Task description → Please repeat word for word the part of the essay on PTSD after 9/11 between "At the time" and "chronically provoke anxiety.", inclusive.

Text passage →
Is Doom the New Normal?
After 9/11, I assumed the world would never feel “normal” again. For years, every time I stepped outside to the bluest blue sky, inhaling an airy hint of the crispy edge of Fall, reveling in it — and then suddenly feeling a swell of panic that landed in a nebulous place around the middle of my throat.
At the time I didn’t realize that place had a name: PTSD. Post. Traumatic. Stress. Disorder. Meaning, the experience of having had a trauma can chronically provoke anxiety.
My PTSD has manifested itself in different, often unpredictable, ways. There’s the time I was at the airport rental car drop off, heading for the shuttle when a landing jet roared overhead at roughly the same altitude as the one that flew over my head and into the World Trade Center that September morning in the schoolyard just a few blocks north. I flopped to the asphalt like a pratfall when the PTSD triggered inside me.

Data for review →
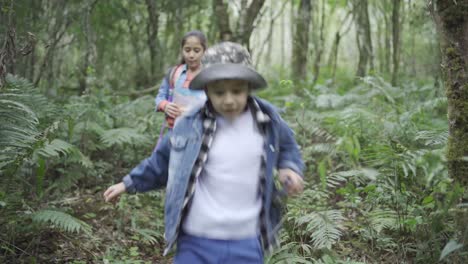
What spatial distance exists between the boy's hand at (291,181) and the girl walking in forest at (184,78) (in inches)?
103

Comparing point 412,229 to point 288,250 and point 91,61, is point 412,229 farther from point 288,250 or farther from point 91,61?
point 91,61

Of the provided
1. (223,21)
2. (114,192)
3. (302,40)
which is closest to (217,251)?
(114,192)

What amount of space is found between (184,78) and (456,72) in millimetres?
2848

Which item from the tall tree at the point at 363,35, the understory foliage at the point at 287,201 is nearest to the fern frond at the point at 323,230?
the understory foliage at the point at 287,201

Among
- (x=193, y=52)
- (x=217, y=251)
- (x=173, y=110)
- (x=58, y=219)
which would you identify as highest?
(x=193, y=52)

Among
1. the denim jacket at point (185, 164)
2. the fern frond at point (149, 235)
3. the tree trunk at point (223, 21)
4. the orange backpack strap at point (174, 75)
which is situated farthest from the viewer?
the tree trunk at point (223, 21)

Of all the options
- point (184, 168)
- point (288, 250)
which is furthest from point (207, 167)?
point (288, 250)

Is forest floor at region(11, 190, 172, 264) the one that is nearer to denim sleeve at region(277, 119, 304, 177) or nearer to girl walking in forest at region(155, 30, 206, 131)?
girl walking in forest at region(155, 30, 206, 131)

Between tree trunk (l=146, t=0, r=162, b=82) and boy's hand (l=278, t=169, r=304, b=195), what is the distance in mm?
8567

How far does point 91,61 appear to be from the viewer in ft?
27.9

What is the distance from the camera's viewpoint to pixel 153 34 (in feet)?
35.0

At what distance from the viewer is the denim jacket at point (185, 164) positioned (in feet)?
7.97

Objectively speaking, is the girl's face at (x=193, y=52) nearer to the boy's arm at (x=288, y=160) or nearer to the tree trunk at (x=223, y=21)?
the boy's arm at (x=288, y=160)

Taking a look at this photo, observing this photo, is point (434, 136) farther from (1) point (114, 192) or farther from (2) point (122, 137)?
(2) point (122, 137)
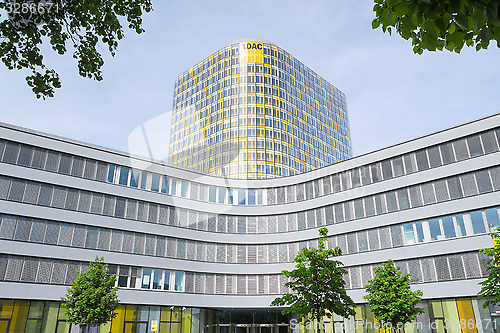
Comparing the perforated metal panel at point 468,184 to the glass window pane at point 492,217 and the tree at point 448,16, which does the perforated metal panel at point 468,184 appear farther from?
the tree at point 448,16

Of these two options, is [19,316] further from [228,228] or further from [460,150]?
[460,150]

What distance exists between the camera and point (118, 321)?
35.7 m

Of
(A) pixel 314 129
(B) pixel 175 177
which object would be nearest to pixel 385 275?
(B) pixel 175 177

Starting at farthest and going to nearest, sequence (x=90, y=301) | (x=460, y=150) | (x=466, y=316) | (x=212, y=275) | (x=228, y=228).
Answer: (x=228, y=228), (x=212, y=275), (x=460, y=150), (x=466, y=316), (x=90, y=301)

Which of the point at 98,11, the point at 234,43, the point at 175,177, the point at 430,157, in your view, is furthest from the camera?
the point at 234,43

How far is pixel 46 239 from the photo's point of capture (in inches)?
1345

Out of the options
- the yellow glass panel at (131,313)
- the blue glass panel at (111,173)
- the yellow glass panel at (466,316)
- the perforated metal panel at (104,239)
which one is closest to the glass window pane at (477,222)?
the yellow glass panel at (466,316)

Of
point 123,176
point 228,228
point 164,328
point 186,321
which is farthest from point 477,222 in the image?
point 123,176

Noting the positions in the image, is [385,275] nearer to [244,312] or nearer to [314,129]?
[244,312]

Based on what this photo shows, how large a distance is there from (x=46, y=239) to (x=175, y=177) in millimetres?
14543

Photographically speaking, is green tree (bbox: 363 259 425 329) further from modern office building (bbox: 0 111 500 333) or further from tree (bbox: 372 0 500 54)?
tree (bbox: 372 0 500 54)

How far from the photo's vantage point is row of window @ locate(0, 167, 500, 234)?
3375 cm

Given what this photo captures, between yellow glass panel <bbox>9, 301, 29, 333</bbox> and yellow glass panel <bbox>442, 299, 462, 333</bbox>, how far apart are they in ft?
112

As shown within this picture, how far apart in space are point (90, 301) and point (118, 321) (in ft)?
24.9
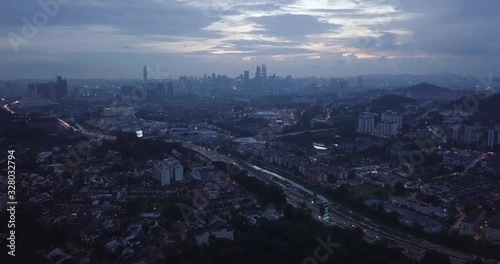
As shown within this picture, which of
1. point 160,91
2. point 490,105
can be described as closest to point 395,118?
point 490,105

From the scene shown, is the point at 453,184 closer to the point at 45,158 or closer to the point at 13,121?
the point at 45,158

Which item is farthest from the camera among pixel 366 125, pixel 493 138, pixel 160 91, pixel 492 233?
pixel 160 91

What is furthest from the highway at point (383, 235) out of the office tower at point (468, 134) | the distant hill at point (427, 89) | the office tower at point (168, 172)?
the distant hill at point (427, 89)

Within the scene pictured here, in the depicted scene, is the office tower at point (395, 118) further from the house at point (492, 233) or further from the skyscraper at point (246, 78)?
the skyscraper at point (246, 78)

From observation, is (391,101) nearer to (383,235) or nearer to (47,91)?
(383,235)

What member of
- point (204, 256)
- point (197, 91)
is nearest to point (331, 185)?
point (204, 256)

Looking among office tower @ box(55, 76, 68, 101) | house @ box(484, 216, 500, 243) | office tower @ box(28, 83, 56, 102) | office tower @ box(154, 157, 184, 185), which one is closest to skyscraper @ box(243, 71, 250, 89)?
office tower @ box(55, 76, 68, 101)

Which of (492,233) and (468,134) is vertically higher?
(468,134)

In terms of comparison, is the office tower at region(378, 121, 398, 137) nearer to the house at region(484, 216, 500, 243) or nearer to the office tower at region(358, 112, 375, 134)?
the office tower at region(358, 112, 375, 134)
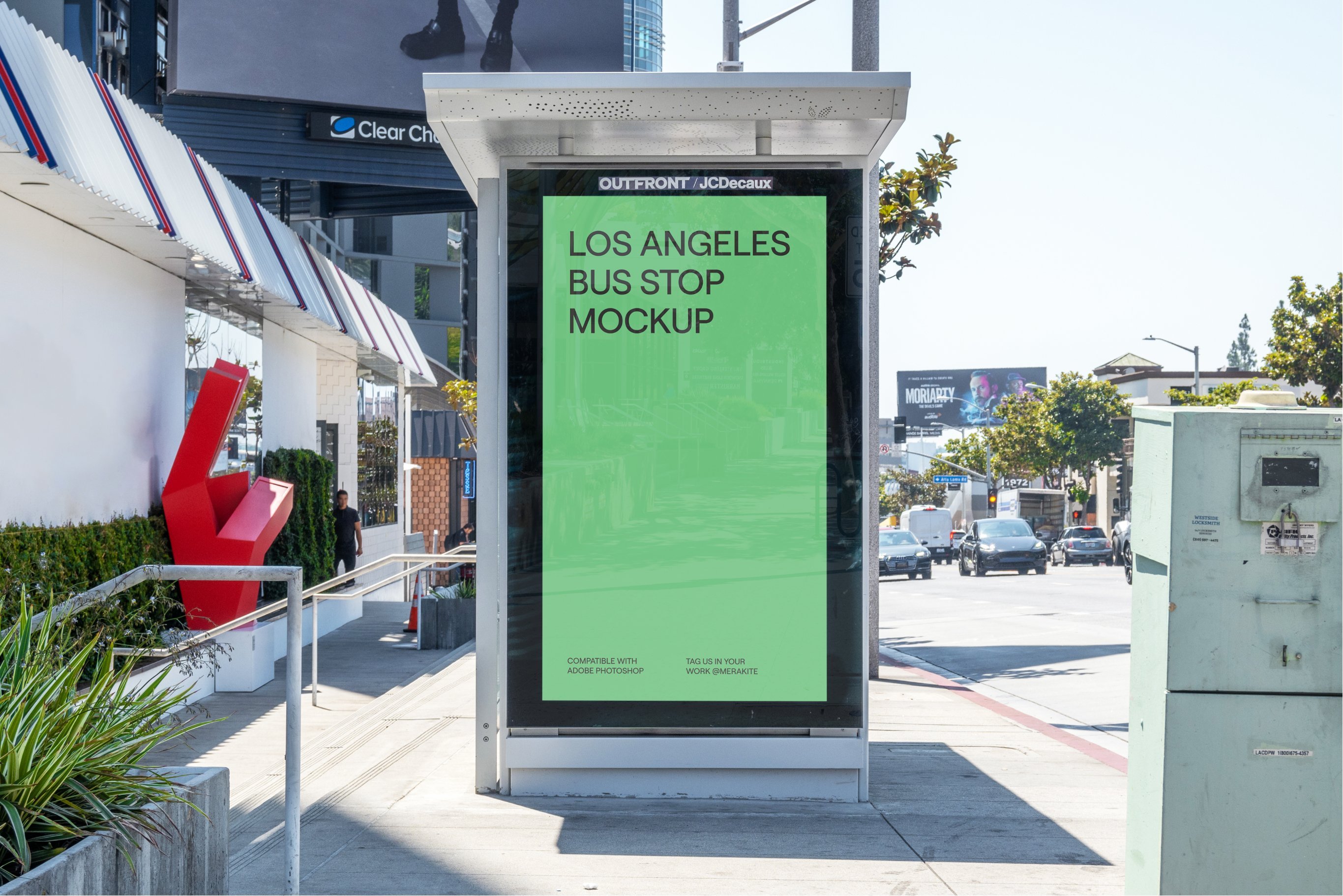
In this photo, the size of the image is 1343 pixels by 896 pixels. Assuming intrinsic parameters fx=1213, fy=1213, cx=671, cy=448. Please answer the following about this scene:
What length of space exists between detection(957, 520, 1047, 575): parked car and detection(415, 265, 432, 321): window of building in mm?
28027

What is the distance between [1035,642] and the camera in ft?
55.5

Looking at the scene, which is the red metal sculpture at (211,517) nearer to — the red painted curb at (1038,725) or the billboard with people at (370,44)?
the billboard with people at (370,44)

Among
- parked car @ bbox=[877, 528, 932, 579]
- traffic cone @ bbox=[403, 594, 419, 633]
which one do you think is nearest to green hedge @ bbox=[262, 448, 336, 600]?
traffic cone @ bbox=[403, 594, 419, 633]

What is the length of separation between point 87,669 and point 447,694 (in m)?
2.90

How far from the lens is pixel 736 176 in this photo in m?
6.47

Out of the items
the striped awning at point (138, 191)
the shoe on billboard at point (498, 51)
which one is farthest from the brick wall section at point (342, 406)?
the shoe on billboard at point (498, 51)

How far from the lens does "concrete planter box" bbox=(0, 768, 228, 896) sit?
3451mm

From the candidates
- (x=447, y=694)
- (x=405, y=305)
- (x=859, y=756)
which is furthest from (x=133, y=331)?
(x=405, y=305)

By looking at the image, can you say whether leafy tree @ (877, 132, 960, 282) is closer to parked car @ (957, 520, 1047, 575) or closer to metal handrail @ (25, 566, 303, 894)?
metal handrail @ (25, 566, 303, 894)

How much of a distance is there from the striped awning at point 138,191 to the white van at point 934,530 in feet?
126

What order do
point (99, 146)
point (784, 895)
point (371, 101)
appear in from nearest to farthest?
point (784, 895), point (99, 146), point (371, 101)

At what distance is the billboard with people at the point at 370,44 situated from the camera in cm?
1731

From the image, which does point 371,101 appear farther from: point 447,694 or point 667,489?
point 667,489

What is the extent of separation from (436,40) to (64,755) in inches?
652
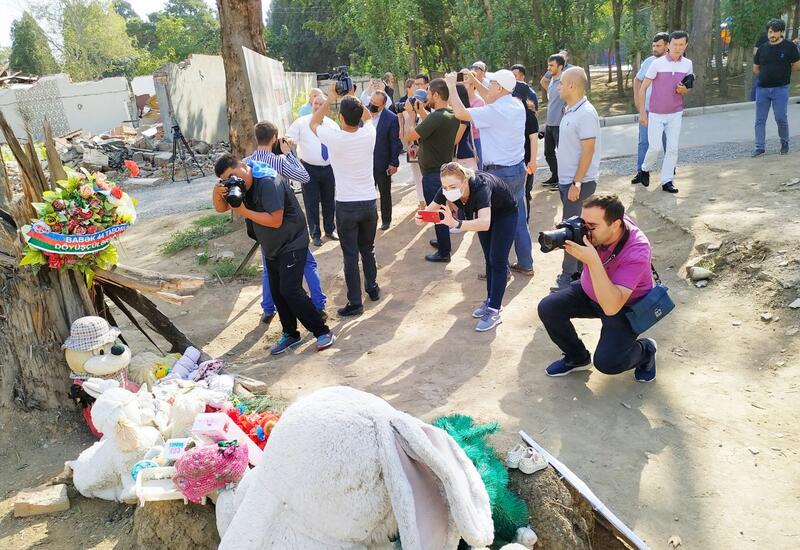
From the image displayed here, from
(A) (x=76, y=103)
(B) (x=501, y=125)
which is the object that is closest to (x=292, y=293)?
(B) (x=501, y=125)

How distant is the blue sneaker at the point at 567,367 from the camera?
13.6ft

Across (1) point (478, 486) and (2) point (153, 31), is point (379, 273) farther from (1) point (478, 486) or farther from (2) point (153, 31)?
(2) point (153, 31)

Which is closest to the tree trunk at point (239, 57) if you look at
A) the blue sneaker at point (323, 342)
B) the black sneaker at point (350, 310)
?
the black sneaker at point (350, 310)

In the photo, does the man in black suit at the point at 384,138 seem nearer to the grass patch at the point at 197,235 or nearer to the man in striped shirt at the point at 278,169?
the man in striped shirt at the point at 278,169

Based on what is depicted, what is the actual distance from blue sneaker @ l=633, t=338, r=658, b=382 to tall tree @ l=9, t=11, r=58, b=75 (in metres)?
45.8

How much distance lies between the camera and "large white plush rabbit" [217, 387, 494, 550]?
173 centimetres

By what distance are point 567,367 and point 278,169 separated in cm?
330

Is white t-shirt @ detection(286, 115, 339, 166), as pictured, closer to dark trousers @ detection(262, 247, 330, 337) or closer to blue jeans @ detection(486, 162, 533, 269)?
blue jeans @ detection(486, 162, 533, 269)

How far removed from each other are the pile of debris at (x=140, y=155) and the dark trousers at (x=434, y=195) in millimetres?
9939

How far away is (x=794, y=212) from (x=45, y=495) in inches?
252

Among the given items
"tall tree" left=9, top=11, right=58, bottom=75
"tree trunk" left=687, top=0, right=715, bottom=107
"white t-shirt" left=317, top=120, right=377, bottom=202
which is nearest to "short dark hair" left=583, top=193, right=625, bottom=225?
"white t-shirt" left=317, top=120, right=377, bottom=202

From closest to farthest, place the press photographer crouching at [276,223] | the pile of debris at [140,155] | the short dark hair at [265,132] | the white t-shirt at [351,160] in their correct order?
the press photographer crouching at [276,223]
the white t-shirt at [351,160]
the short dark hair at [265,132]
the pile of debris at [140,155]

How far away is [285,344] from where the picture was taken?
520 cm

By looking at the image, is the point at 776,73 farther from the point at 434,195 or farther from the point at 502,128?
the point at 434,195
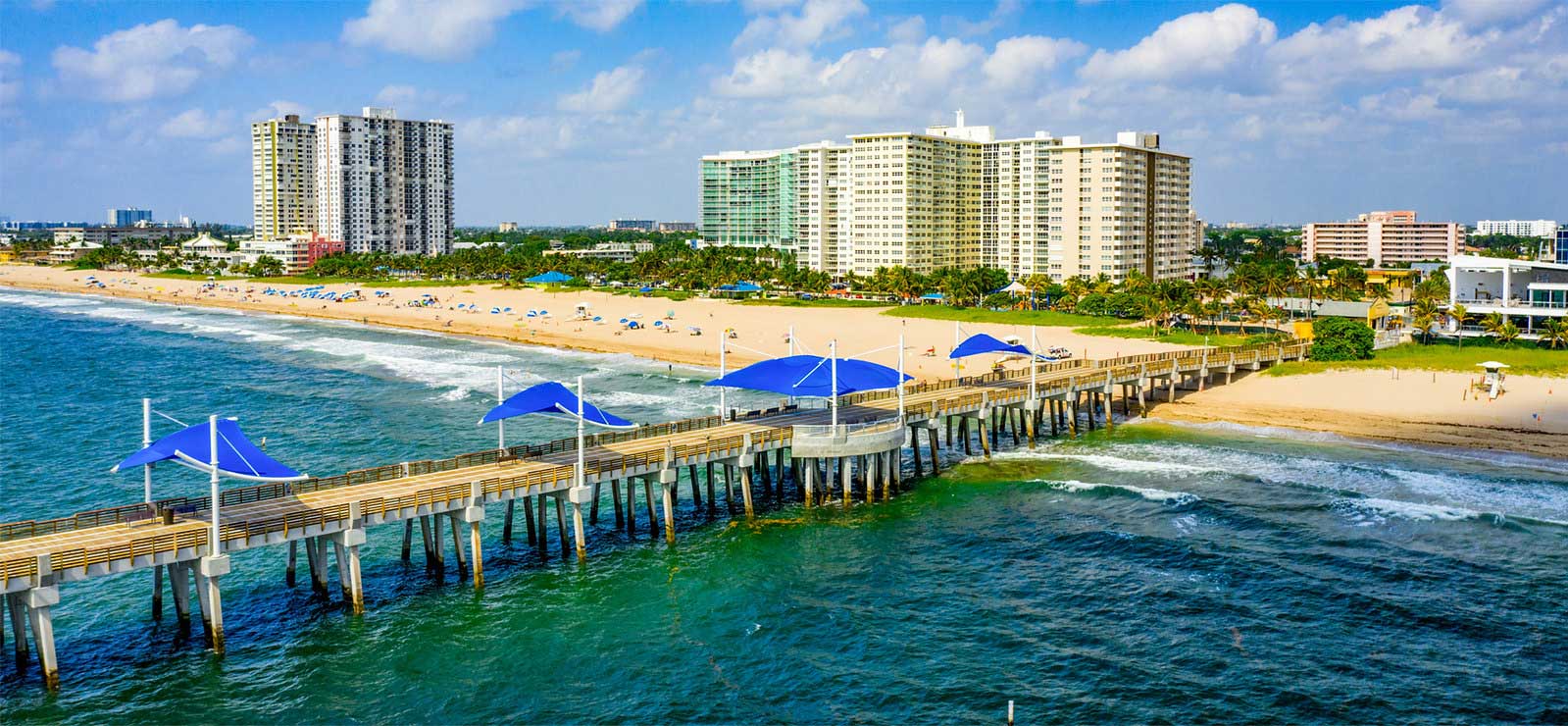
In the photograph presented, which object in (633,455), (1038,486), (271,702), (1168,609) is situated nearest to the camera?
(271,702)

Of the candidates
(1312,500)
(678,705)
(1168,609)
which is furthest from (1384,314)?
(678,705)

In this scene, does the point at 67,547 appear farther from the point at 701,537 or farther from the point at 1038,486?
the point at 1038,486

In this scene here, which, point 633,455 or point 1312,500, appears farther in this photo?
point 1312,500

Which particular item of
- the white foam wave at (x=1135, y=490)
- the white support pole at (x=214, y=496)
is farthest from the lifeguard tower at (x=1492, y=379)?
the white support pole at (x=214, y=496)

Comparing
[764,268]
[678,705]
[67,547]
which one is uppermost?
[764,268]

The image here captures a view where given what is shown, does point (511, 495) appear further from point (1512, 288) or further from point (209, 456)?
point (1512, 288)

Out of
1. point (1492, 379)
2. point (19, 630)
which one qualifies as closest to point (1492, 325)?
point (1492, 379)

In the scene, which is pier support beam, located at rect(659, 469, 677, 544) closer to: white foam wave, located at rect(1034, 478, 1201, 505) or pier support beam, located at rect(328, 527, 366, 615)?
pier support beam, located at rect(328, 527, 366, 615)

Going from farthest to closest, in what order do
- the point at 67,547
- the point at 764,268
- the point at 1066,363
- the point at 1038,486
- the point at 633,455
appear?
the point at 764,268, the point at 1066,363, the point at 1038,486, the point at 633,455, the point at 67,547

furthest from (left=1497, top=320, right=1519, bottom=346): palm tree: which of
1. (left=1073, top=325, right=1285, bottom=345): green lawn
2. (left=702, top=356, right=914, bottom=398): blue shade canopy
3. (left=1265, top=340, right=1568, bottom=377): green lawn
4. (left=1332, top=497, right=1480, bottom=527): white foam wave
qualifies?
(left=702, top=356, right=914, bottom=398): blue shade canopy
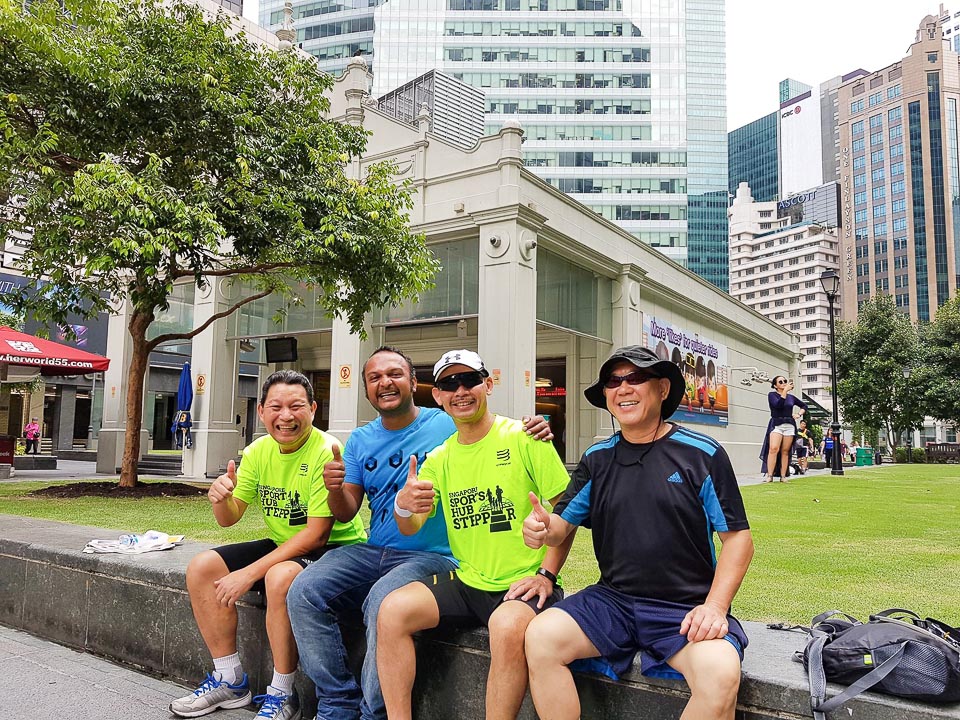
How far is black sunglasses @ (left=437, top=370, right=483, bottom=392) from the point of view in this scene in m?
3.08

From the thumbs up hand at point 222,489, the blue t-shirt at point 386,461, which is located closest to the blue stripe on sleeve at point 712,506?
the blue t-shirt at point 386,461

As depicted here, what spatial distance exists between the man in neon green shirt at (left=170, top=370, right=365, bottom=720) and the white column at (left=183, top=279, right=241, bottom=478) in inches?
620

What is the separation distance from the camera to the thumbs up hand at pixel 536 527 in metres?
2.61

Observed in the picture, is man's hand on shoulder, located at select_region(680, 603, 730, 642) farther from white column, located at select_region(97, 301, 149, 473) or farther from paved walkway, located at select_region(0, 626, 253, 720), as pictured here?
white column, located at select_region(97, 301, 149, 473)

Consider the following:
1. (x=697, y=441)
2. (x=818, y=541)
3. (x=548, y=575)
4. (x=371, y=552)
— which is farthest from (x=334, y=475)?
(x=818, y=541)

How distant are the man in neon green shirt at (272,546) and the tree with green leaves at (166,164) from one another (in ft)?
20.4

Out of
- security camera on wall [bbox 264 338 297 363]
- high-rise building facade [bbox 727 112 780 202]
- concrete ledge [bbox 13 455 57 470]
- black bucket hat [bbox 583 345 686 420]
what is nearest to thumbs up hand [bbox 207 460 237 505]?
black bucket hat [bbox 583 345 686 420]

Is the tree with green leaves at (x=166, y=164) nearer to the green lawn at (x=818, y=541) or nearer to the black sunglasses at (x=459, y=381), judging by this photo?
the green lawn at (x=818, y=541)

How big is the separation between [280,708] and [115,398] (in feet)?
62.5

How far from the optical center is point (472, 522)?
2975 millimetres

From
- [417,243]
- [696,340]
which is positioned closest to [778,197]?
[696,340]

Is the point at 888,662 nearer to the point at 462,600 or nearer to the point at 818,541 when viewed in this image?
the point at 462,600

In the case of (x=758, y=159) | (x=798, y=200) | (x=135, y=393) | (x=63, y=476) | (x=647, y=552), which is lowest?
(x=63, y=476)

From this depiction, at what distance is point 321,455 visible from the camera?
11.8 ft
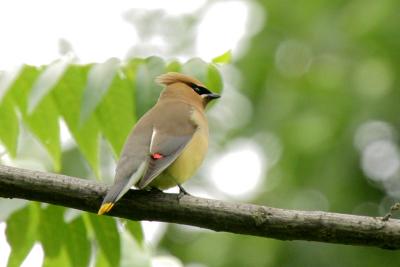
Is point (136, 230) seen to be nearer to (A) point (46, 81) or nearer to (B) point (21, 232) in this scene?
(B) point (21, 232)

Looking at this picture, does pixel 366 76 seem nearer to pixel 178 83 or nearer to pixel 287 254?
pixel 287 254

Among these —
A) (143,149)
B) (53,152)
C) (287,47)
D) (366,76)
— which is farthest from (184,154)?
(287,47)

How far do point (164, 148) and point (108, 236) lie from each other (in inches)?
22.9

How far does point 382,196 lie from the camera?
346 inches

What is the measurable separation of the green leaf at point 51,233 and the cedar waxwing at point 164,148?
318 millimetres

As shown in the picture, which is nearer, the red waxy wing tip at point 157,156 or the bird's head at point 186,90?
the red waxy wing tip at point 157,156

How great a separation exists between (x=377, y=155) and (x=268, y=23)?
1.84m

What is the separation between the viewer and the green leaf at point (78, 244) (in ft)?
A: 13.7

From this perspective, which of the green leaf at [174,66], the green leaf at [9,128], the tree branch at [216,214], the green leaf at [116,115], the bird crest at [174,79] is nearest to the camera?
the tree branch at [216,214]

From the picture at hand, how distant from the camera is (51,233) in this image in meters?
4.20

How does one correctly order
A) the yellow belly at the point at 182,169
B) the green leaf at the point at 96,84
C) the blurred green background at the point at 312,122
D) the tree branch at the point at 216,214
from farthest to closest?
the blurred green background at the point at 312,122 → the yellow belly at the point at 182,169 → the green leaf at the point at 96,84 → the tree branch at the point at 216,214

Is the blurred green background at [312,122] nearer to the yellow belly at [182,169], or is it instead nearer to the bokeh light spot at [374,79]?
the bokeh light spot at [374,79]

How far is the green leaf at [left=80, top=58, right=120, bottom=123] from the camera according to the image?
4.12m

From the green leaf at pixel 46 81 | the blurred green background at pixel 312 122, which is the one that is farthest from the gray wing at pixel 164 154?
the blurred green background at pixel 312 122
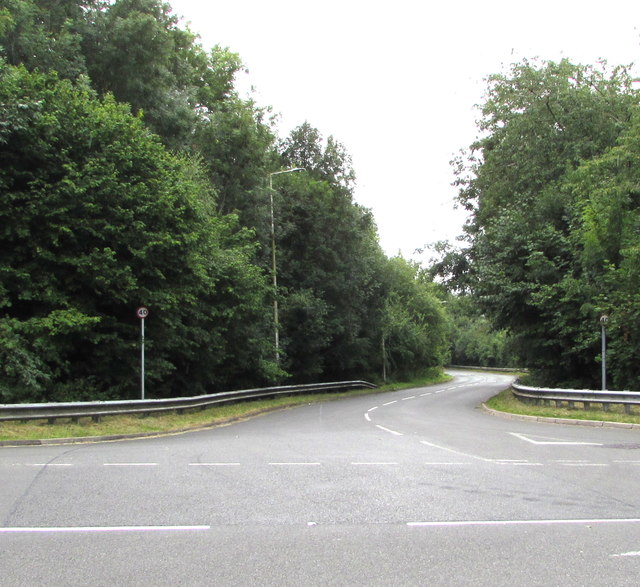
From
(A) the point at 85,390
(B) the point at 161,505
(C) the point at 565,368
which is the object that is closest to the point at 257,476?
(B) the point at 161,505

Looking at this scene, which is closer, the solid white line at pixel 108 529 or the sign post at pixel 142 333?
the solid white line at pixel 108 529

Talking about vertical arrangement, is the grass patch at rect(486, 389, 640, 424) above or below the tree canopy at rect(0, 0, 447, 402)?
below

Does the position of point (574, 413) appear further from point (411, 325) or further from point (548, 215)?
point (411, 325)

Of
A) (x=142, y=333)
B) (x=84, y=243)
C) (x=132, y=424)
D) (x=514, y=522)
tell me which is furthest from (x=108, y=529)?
(x=84, y=243)

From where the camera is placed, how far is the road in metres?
4.70

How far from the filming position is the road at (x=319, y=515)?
4.70 metres

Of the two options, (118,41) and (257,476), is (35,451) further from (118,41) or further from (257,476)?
(118,41)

Task result →
At the time I didn’t realize that place had a name: PTSD. Post. Traumatic. Stress. Disorder. Meaning, the experience of having had a trauma can chronically provoke anxiety.